## Detalhes da tarefa
Escreva a continuação do pronunciamento sobre a crise da imprensa brasileira, começando logo depois da última frase.

O Sr. César Borges (PFL - BA) - Nobre Senador Edison Lobão, V.Exª, como aliás é do seu feitio, sempre trazendo assuntos da maior importância para esta Casa, coloca mais uma questão que preocupa a Nação brasileira. Se vivemos, hoje, uma crise em termos de desenvolvimento econômico, falta de crescimento, é claro que essa crise se reflete também no mercado editorial, no mercado publicitário, na mídia, enfim, que tem um papel importantíssimo na manutenção da democracia. E não podemos deixar que um setor tão importante, como esse, possa sofrer dificuldades, descontinuidade no seu trabalho de servir à população, porque os jornais, a mídia, seja ela impressa, ou televisiva, é fundamental para a formação da opinião pública nacional, para que a democracia se faça efetiva em nosso País. O que assistimos, infelizmente, é essa crise. V. Exª faz um grande alerta ao propor que, efetivamente, haja uma preocupação, inclusive em termos de Governo, com relação a essa crise. O que nós esperamos, Senador Edison Lobão, é que seja feito da forma mais democrática possível, que possa atender a todos que estejam passando por essa motivação de uma crise que existe, sem, no entanto, haver pressão por parte do Governo Federal, na hora de contemplar com um programa, um setor da mídia brasileira. Portanto, quero parabenizá-lo por esse alerta que está fazendo à Nação brasileira, esperando que as autoridades tenham essa preocupação democrática de manter toda a imprensa brasileira atuando para servir à população do nosso País. Muito obrigado, Sr. Senador. Parabenizo V. Exª por esse pronunciamento.

## Lista de dados
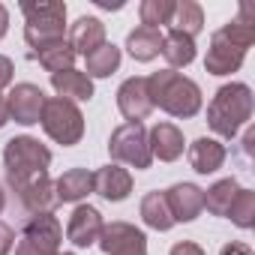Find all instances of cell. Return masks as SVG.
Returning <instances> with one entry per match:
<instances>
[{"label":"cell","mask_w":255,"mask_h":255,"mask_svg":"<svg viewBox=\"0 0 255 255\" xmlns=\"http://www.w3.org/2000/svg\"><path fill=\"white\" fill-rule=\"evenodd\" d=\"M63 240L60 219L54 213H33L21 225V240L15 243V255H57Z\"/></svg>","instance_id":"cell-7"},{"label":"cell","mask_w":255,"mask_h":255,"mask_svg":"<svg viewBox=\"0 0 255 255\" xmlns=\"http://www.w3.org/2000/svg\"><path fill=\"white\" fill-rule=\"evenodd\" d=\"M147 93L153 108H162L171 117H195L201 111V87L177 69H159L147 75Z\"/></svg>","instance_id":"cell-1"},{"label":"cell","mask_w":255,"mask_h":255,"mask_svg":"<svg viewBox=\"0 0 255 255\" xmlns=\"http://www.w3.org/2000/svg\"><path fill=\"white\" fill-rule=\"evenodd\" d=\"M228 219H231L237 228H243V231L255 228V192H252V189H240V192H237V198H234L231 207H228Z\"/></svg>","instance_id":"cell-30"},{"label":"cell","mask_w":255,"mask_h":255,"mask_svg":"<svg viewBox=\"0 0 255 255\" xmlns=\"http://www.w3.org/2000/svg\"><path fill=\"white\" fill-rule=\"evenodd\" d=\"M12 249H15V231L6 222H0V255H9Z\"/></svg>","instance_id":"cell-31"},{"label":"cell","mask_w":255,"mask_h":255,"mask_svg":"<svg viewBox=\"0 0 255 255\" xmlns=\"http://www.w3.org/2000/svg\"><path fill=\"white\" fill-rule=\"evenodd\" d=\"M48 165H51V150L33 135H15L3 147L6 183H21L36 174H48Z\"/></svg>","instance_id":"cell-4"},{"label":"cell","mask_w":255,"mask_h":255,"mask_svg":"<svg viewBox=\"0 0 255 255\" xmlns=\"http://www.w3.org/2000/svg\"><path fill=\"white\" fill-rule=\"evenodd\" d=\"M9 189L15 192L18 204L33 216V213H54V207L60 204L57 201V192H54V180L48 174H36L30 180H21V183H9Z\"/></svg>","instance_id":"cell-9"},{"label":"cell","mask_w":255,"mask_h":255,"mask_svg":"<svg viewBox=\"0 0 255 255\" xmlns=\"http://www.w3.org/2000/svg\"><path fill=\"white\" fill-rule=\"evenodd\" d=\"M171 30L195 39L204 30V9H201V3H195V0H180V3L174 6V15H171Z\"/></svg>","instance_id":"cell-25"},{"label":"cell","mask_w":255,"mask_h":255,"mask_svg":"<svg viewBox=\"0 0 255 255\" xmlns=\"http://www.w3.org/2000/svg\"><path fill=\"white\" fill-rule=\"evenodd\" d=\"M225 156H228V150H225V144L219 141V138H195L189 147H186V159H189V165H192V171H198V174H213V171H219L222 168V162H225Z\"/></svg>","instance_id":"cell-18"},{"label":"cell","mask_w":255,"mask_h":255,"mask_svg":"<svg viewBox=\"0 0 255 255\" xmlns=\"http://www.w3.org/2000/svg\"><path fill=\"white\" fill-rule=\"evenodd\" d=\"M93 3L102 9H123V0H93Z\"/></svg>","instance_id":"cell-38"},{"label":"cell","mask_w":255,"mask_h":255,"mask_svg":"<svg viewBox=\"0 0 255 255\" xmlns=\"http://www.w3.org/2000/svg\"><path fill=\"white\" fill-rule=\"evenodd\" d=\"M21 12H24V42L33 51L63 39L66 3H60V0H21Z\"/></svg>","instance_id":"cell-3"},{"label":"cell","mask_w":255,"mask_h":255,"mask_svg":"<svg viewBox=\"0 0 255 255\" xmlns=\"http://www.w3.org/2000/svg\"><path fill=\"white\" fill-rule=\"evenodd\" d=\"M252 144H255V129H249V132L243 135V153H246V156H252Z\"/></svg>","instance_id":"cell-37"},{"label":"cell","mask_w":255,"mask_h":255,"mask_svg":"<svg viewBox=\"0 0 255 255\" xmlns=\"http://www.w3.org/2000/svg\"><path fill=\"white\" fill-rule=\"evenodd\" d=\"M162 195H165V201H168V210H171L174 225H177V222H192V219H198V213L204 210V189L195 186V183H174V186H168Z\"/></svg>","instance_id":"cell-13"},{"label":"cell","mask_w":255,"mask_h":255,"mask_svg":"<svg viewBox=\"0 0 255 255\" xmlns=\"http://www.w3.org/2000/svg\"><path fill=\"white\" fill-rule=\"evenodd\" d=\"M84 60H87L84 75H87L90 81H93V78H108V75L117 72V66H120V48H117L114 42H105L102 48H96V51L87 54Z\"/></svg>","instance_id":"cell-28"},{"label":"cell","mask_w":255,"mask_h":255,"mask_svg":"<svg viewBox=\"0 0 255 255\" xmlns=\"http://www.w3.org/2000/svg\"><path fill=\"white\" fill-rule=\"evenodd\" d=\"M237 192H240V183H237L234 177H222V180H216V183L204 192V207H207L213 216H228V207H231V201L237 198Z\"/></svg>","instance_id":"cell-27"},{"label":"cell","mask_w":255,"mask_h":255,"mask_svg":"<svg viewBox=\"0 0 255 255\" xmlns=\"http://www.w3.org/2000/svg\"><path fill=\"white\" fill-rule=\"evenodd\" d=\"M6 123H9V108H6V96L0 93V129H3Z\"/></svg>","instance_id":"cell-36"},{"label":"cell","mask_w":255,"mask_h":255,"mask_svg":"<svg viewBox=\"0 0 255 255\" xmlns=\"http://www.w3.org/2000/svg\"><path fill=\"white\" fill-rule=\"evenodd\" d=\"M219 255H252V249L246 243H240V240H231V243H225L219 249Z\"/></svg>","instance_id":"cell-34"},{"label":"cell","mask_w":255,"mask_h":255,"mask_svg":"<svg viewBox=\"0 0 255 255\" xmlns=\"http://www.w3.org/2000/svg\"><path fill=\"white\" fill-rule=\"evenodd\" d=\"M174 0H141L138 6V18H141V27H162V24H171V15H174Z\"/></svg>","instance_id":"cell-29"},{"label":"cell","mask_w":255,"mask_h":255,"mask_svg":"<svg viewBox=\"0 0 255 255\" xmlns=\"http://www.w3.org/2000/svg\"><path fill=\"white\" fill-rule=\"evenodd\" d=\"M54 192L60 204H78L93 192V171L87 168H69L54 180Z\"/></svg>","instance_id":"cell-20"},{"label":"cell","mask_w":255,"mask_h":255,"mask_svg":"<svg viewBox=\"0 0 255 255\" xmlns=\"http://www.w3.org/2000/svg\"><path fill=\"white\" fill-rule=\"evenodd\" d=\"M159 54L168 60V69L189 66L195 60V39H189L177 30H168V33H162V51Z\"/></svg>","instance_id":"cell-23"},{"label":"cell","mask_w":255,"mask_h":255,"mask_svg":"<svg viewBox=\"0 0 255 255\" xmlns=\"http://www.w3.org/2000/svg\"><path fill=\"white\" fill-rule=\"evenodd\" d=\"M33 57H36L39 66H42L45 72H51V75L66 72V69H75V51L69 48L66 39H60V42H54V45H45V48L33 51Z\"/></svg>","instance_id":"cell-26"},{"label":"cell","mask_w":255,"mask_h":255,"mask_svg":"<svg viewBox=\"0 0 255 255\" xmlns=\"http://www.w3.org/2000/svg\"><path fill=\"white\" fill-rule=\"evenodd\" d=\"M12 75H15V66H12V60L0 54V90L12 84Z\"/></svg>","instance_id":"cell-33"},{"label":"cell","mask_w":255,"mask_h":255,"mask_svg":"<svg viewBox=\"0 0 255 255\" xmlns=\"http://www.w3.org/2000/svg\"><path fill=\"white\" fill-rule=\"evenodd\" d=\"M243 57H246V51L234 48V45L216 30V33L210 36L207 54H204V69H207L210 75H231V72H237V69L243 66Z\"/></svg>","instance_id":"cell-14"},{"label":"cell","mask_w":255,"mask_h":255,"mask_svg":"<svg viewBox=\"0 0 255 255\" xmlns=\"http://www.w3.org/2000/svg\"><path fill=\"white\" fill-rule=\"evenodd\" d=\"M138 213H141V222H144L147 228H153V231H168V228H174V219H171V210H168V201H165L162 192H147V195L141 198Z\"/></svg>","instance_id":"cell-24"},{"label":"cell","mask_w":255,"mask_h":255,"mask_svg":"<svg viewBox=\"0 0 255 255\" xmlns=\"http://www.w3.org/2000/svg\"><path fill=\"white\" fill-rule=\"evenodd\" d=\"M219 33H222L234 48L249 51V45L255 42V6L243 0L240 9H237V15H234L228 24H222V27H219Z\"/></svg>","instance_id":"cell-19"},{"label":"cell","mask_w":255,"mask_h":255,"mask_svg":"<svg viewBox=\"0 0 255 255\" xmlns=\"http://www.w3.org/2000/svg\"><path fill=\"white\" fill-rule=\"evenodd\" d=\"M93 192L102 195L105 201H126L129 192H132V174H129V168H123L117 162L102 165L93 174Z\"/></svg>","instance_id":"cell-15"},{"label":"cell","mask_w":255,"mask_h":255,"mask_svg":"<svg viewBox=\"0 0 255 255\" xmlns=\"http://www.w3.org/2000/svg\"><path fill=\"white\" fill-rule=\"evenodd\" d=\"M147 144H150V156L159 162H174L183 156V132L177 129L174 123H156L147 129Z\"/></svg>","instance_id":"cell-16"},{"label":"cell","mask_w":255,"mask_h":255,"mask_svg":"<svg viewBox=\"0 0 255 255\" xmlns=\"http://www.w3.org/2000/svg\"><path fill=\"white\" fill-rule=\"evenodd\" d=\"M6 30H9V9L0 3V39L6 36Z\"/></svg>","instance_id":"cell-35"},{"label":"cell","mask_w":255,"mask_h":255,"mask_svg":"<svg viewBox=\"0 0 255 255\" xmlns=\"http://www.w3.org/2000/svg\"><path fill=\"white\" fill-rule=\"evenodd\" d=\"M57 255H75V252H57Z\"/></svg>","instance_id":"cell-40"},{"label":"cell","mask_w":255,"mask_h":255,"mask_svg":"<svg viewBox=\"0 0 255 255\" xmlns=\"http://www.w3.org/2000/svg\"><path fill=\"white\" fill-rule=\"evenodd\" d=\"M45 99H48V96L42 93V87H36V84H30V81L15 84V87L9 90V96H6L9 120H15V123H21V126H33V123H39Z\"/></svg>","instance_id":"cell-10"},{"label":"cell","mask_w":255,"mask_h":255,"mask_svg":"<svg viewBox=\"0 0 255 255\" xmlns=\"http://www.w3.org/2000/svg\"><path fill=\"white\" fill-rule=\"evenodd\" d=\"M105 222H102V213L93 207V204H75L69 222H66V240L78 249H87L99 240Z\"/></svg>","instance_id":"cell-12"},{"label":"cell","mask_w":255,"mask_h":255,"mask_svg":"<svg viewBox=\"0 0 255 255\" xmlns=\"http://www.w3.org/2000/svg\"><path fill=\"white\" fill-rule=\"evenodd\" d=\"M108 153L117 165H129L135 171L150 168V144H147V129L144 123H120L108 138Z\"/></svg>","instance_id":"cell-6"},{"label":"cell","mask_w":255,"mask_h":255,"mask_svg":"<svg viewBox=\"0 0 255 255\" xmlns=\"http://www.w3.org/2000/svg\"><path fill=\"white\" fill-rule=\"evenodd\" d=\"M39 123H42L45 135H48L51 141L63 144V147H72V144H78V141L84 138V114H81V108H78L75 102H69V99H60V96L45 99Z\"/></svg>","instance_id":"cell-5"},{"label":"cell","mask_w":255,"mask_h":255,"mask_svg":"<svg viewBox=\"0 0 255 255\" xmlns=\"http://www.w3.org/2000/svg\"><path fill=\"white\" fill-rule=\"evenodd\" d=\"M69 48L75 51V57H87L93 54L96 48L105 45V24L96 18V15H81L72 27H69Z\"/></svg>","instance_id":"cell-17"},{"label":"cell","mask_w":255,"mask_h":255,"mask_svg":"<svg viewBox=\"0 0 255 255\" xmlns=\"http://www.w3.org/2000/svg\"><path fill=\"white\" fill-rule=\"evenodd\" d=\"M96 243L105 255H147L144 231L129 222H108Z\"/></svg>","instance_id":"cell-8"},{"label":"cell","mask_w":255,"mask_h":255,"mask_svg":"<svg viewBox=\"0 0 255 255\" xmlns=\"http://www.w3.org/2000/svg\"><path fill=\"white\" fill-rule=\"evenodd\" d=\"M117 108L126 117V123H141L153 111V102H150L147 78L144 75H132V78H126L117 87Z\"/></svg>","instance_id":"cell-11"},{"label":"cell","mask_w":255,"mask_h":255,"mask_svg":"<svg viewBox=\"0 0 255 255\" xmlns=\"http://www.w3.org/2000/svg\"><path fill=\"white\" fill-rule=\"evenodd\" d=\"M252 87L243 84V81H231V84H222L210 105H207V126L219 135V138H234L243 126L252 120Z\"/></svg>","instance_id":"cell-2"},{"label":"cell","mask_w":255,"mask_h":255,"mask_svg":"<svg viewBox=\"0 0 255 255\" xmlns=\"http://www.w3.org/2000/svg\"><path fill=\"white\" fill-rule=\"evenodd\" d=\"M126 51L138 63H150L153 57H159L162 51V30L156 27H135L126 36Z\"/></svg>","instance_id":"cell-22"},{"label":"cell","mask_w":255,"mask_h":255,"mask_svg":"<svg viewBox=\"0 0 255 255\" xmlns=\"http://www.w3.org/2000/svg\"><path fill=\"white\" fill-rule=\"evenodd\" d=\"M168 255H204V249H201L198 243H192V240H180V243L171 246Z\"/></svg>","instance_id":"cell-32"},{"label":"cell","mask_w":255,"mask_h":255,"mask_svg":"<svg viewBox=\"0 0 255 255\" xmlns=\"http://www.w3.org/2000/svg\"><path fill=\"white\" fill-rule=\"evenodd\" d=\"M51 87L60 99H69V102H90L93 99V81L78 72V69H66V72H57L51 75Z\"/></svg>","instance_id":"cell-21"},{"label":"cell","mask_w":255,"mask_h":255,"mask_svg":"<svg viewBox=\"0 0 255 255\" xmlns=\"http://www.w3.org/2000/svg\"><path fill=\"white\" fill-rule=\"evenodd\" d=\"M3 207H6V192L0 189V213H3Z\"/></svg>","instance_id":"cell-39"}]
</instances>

## Resposta do exercício
O SR. EDISON LOBÃO (PFL - MA) - Senador César Borges, V. Exª foi ao âmago do problema, quando manifesta preocupação com a democracia, na medida em que a imprensa entra em crise em nosso País. Já são decorridos tantos e tantos anos, e ainda nos lembramos daquela frase de Thomas Jefferson, segundo a qual, a imprensa é o único sinal de alarme de uma nação. Se nós temos uma democracia em processo de consolidação, necessitamos fundamentalmente de uma imprensa livre e forte para manter esse processo que está em consolidação.

Assim, se nós negligenciamos a nossa imprensa, estamos por igual negligenciando a democracia que temos.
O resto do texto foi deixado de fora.